• _What you will do_
Look in the material below for the line with "Football Champions League" and the line with "Bagi Tugas, Dua", then set down exactly those two lines and all lines between, nothing more.

----- Task material -----

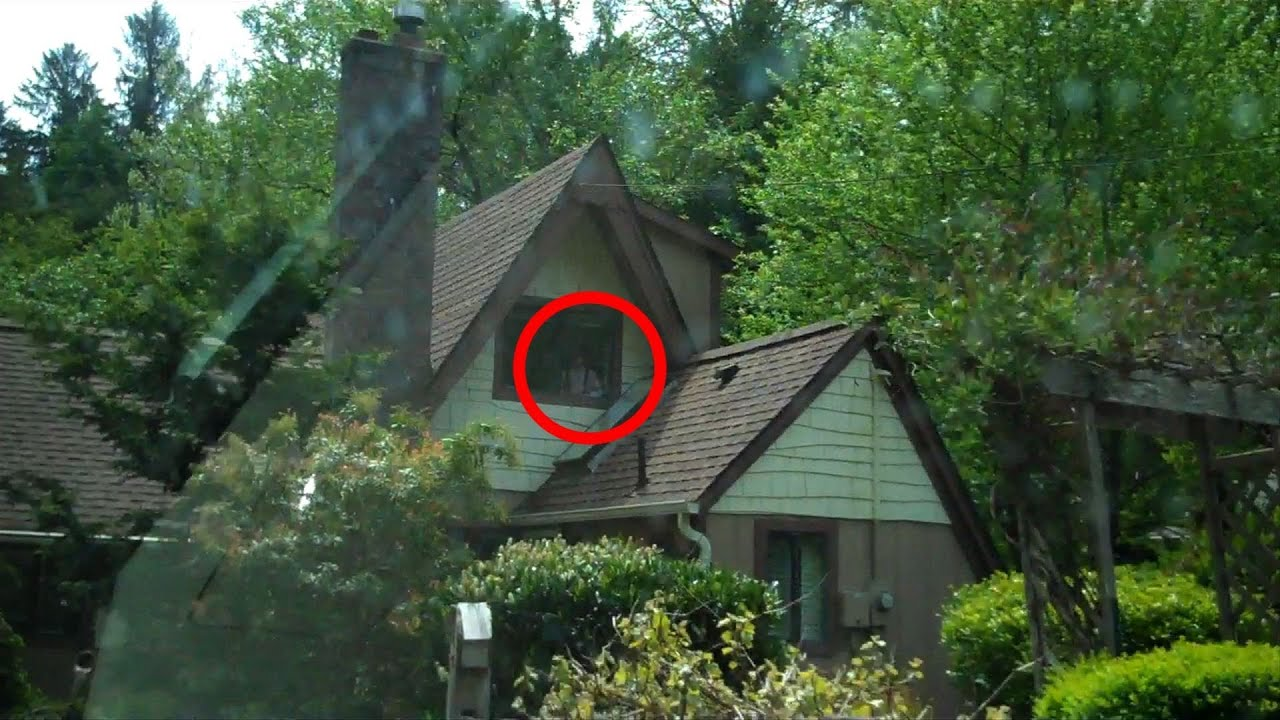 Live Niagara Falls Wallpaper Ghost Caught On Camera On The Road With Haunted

-----
----- Task material -----

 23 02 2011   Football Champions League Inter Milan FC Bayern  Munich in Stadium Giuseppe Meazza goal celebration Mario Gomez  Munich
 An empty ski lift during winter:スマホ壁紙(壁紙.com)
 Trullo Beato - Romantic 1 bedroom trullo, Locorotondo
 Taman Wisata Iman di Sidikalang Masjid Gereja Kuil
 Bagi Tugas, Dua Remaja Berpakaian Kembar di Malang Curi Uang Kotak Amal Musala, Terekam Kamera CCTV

-----
----- Task material -----

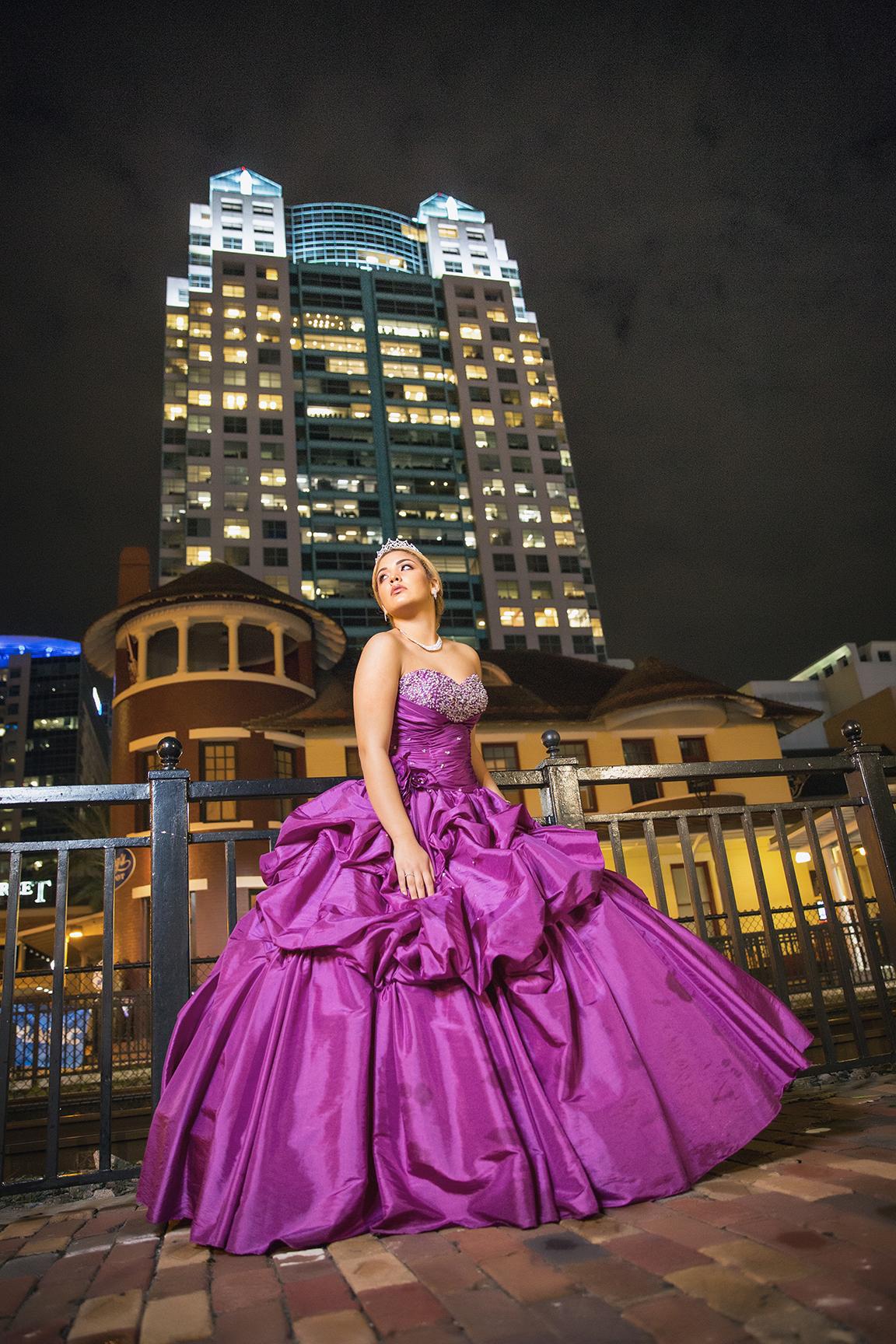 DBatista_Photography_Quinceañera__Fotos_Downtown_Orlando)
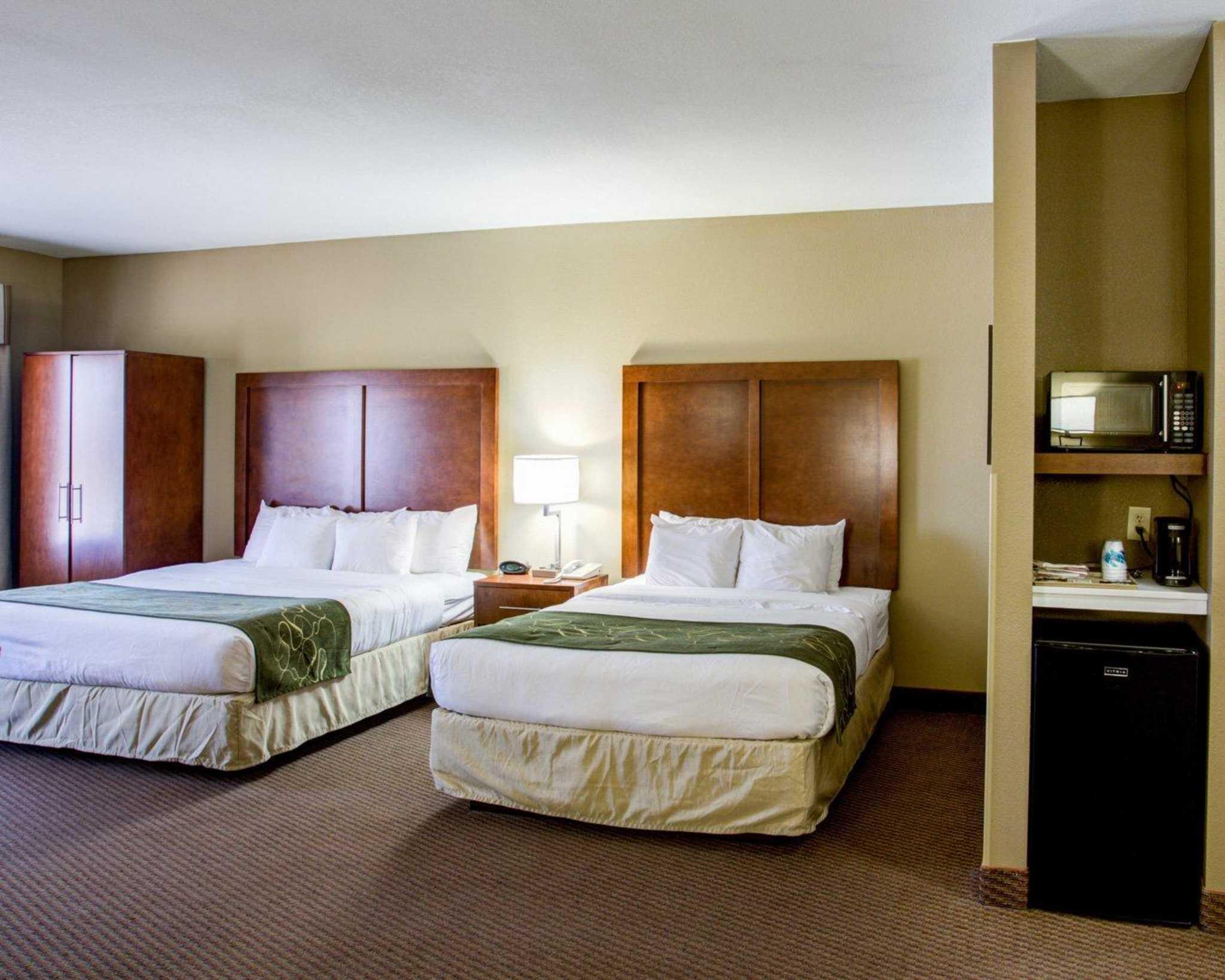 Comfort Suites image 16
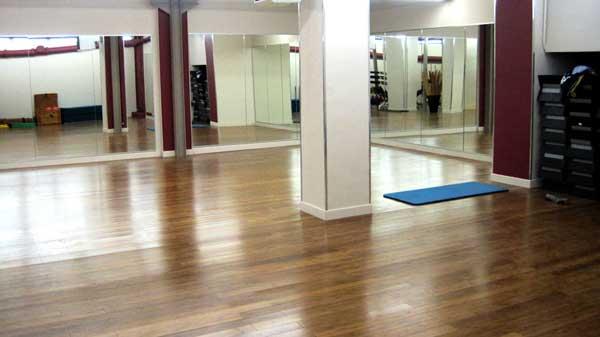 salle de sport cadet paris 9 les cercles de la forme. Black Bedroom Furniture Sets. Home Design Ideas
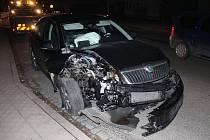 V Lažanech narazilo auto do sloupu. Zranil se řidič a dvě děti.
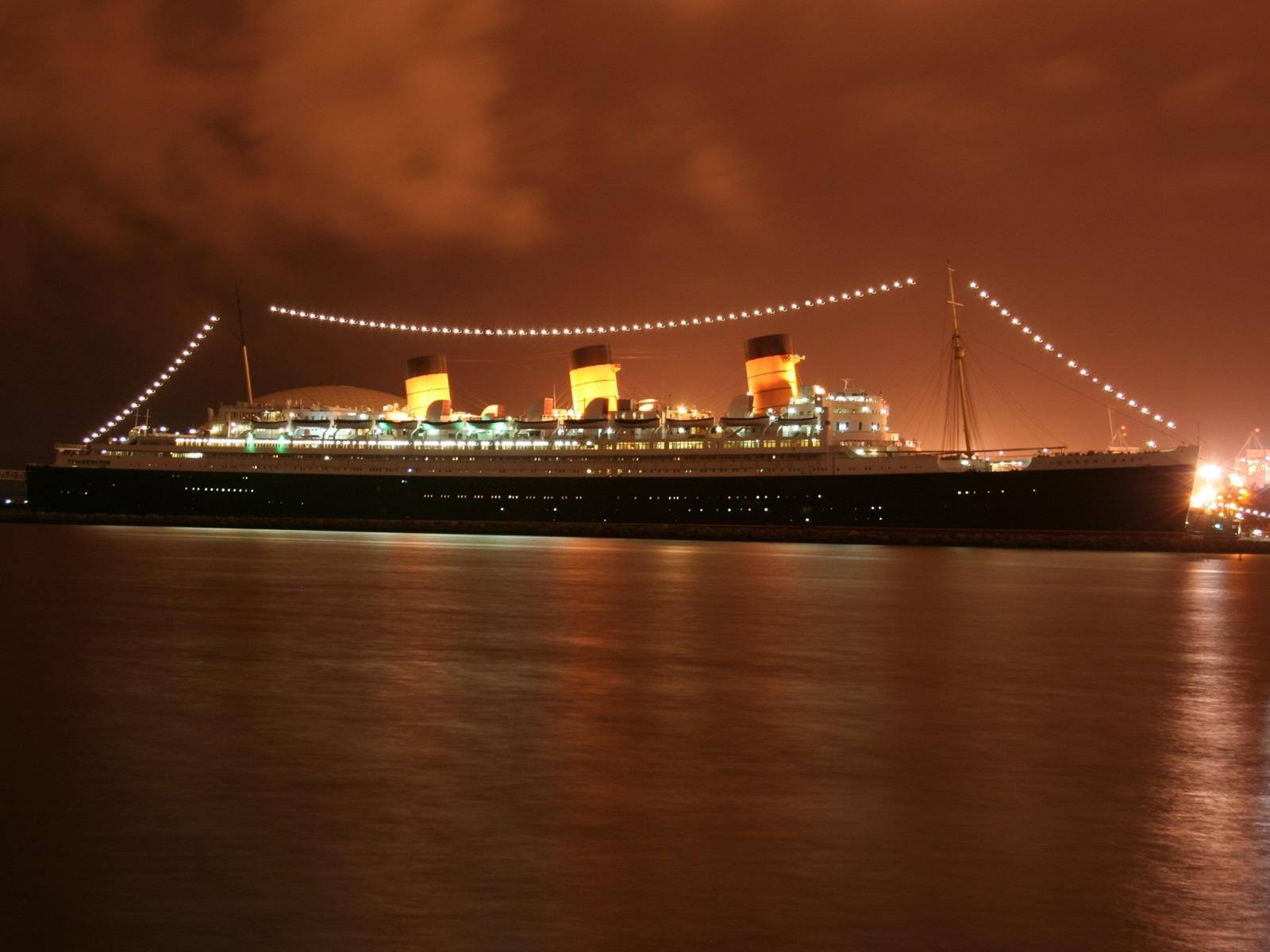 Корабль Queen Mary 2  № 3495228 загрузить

-----

• _Answer box_
 23 02 2011   Football Champions League Inter Milan FC Bayern  Munich in Stadium Giuseppe Meazza goal celebration Mario Gomez  Munich
 An empty ski lift during winter:スマホ壁紙(壁紙.com)
 Trullo Beato - Romantic 1 bedroom trullo, Locorotondo
 Taman Wisata Iman di Sidikalang Masjid Gereja Kuil
 Bagi Tugas, Dua Remaja Berpakaian Kembar di Malang Curi Uang Kotak Amal Musala, Terekam Kamera CCTV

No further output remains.